In the visual system of primates, image information propagates across successive cortical areas, and there is also local feedback within an area and long-range feedback across areas. Recent findings suggest that the resulting temporal dynamics of neural activity are crucial in several vision tasks. In contrast, artificial neural network models of vision are typically feedforward and do not capitalize on the benefits of temporal dynamics, partly due to concerns about stability and computational costs.
In this study, we focus on recurrent networks with feedback connections for visual tasks with static input corresponding to a single fixation. We demonstrate mathematically that a network’s dynamics can be stabilized by four key features of biological networks: layer-ordered structure, temporal delays between layers, longer distance feedback across layers, and nonlinear neuronal responses. Conversely, when feedback has a fixed distance, one can omit delays in feedforward connections to achieve more efficient artificial implementations.
We also evaluated the effect of feedback connections on object detection and classification performance using standard benchmarks, specifically the COCO and CIFAR10 datasets. Our findings indicate that feedback connections improved the detection of small objects, and classification performance became more robust to noise. We found that performance increased with the temporal dynamics, not unlike what is observed in core vision of primates.
These results suggest that delays and layered organization are crucial features for stability and performance in both biological and artificial recurrent neural networks.

□ □ □ □ □

**Check your understanding**.
- 1) In the abstract on feedback in recurrent vision networks, which two datasets were used to test object detection and classification performance?
- 2) List the four features of biological networks that, according to the abstract on feedback in recurrent vision networks, can stabilize a network's dynamics.
- 3) Write a continuation of the abstract on feedback in recurrent vision networks, picking up after its final sentence.
The material that follows is not needed for any of these tasks.

**Extracted data**.
□ □ □ □ □

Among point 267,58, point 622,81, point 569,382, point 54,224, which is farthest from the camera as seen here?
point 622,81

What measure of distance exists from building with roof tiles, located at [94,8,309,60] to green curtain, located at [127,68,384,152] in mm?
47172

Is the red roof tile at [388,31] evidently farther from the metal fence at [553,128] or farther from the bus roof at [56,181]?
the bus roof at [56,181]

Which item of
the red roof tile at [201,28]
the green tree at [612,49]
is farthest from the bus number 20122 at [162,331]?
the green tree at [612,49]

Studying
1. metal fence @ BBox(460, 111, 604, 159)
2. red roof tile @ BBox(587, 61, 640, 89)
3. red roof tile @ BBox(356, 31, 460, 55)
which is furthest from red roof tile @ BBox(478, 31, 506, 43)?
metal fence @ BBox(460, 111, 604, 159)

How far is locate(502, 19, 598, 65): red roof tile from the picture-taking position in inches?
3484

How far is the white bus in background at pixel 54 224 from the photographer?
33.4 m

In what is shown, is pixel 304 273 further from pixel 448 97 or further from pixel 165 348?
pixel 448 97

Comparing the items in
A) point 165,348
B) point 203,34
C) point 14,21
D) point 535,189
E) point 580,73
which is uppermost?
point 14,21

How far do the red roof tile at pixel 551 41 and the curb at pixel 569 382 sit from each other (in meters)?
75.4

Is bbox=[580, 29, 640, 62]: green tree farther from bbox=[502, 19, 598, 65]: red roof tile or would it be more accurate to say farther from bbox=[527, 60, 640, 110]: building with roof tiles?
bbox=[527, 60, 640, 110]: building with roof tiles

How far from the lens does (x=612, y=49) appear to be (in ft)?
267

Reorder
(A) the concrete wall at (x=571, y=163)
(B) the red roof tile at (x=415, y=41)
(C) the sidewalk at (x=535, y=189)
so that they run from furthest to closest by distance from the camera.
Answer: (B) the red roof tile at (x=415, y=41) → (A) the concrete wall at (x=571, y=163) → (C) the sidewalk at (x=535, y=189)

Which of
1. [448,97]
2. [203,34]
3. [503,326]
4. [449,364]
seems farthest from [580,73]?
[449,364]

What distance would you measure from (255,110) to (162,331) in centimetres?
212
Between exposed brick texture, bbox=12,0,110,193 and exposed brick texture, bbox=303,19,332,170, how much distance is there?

□ □ □ □ □

**Outputs by task**.
- 1) The COCO and CIFAR10 datasets.

- 2)
- Layer-ordered structure
- Temporal delays between layers
- Longer distance feedback across layers
- Nonlinear neuronal responses

- 3)
The visual cortex is a part of the brain that receives, integrates, and processes visual information. It is made up of many interconnected areas that work together to help us see. Studies have shown that lateral and feedback connections between these areas are essential for us to be able to see and understand the world around us. However, most computer vision models only consider feedforward connections.
In this study, we looked at the stability of networks with feedback. We used mathematical tools to discover that layered networks with long-range feedback favor stability, as do biologically realistic implementations with temporal delays in the feedforward connections. We also demonstrated the performance advantages of adding feedback connections to convolutional networks in image classification and detection tasks.
These results suggest that the organization of the visual system favors stability. This implies that biologically more realistic implementations of computational vision networks may be easier to train.